Петр чувствовал, что давить вопросами не следует, Алена сама все расскажет. Она какое-то время сидела, прикрыв глаза, по щекам то и дело скатывались слезы. Наконец осторожно произнесла:
– А тебе не приходило в голову, что в вузе я могла быть просто дурой. Помешанной на учебе дурой. Не он один, кстати, подкатывал, этот… Жора-потрошитель шагу не давал сделать. Ну, с ним-то я быстро разобралась.
– Каким образом?
– У меня старший брат есть, тренер по дзюдо. Когда простые предупреждения не возымели воздействия, вмешался он. Жора отстал тут же. А Левчик сказал, что будет ждать, когда я изменю свое решение. Хоть всю жизнь. Замечу, что брат его пальцем не тронул.
– И дождался?
– Дождался… Но, мне кажется, не простил упущенного времени. Вернее, не поверил моему оправданию. А мне нечего скрывать, все так и было. В один прекрасный момент я вдруг поняла, что жизнь проходит мимо. Проходит зря.
– Ну а теперь самый неприятный вопрос, – вкрадчиво произнес Петр. – Что было вчера вечером, ночью, и как ты его обнаружила – мертвого под капельницей?
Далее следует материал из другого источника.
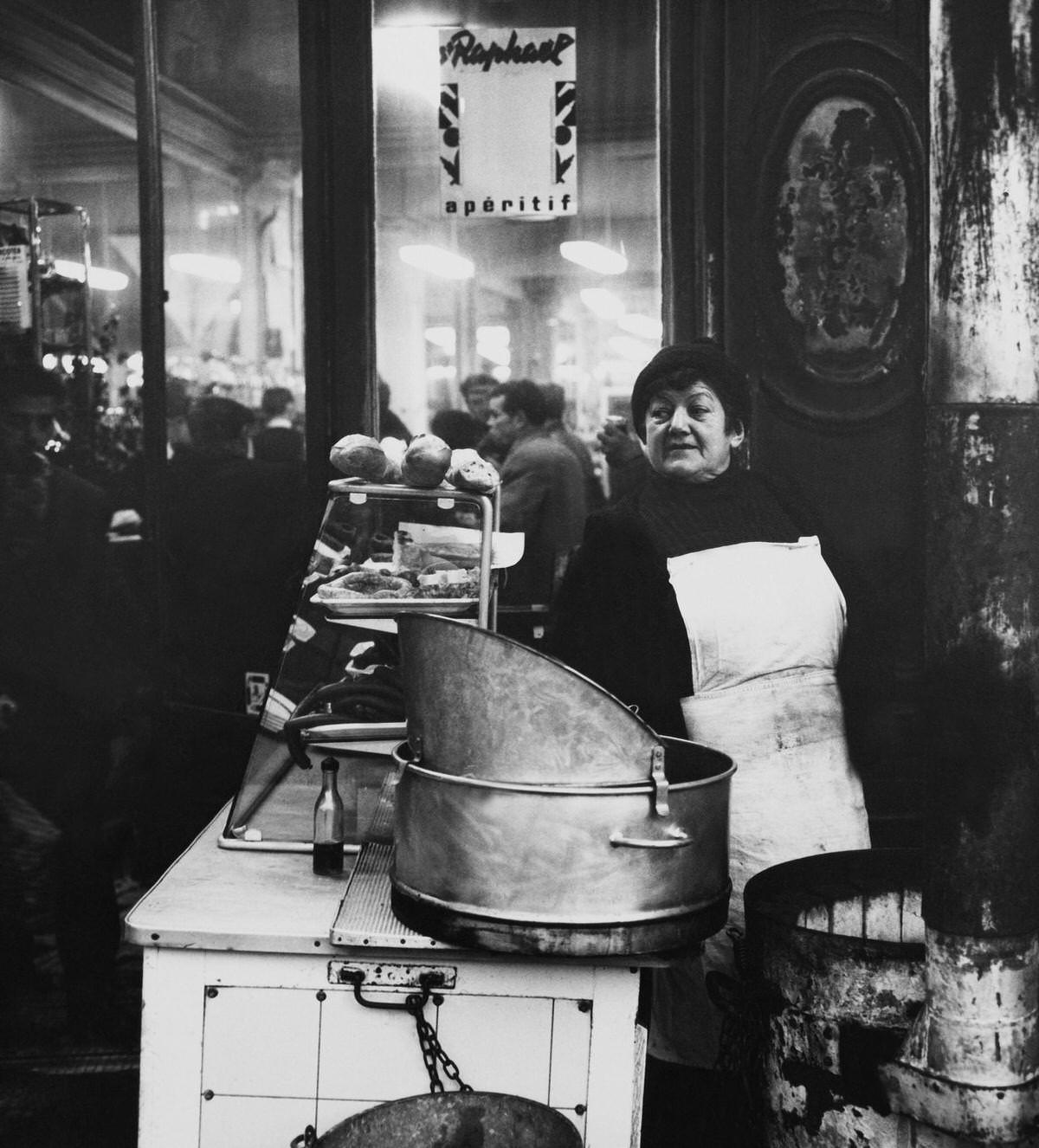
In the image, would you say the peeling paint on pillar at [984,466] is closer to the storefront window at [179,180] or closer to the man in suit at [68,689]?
the man in suit at [68,689]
– Если тебя интересует, был ли между нами секс, то сразу скажу, не было. Во-первых, он прилично принял на грудь. И, собственно, не добивался этого. Ему было важно понять, что отныне мы с ним вместе… Он выполнил свое обещание. Ни с кем ничего у него не было за это время. А перепихнуться накоротке – мы не такие.
Петр вдруг вспомнил про записку в кармане и решил намекнуть.
– Ты не заметила ничего особенного? Может, его что-то угнетало? Не возникало подозрения, что тобой он поглощен не всецело, что есть у него другие дела на теплоходе, которые нельзя откладывать, их тоже надо делать. Я не имею в виду твоих соперниц – просто какие-то неотложные дела.
– Трудно сказать однозначно. Мы все изменились за это время, обросли привычками, жестами, мимикой… Несколько раз ему кто-то звонил, он извинялся, отходил, разговаривал односложно. Его тяготили эти звонки. Возвращался, был немного подавлен. Но, общаясь со мной, отвлекался быстро, забывал…
«Значит, были дела, – запульсировало в голове Фролова. – Может, изначально планировалось другое убийство, подельник Матараса не думал, что психотерапевт так увлечется старостой на теплоходе. И из-за этого самого Левчика пришлось убрать. Это отвлекало, мешало, пьяный психотерапевт мог в любой момент расколоться…»
– Ты не спрашивала, кто ему звонил? – продолжил он через минуту.
– Спрашивала. Так, ненавязчиво, типа – с работы? семья? родители? Он отмахивался, дескать, не бери в голову. Но так и не сказал кто. Несмотря на опьянение, он контролировал себя. И довольно неплохо.
– Для тебя стало новостью, что у него проблемы с алкоголем?
Услышав вопрос, Алена сразу замкнулась, уставилась в окно и, казалось, начисто забыла о Петре. Заговорила как бы нехотя:
– Ладно уж, скажу все. Левчик вчера признался, что пить начал из-за меня. Было несколько суицидальных попыток. Сразу после окончания вуза.
Услышав про суицид, Петр насторожился, вспомнил, что внушал Сержу на палубе. В принципе убежденные самоубийцы редко отказываются от своих попыток навсегда. Попытавшийся покончить с собой однажды при определенном стечении обстоятельств может повторить попытку.
Он решил поинтересоваться мнением старосты:
– Как ты думаешь, то, что случилось, не может быть суицидом?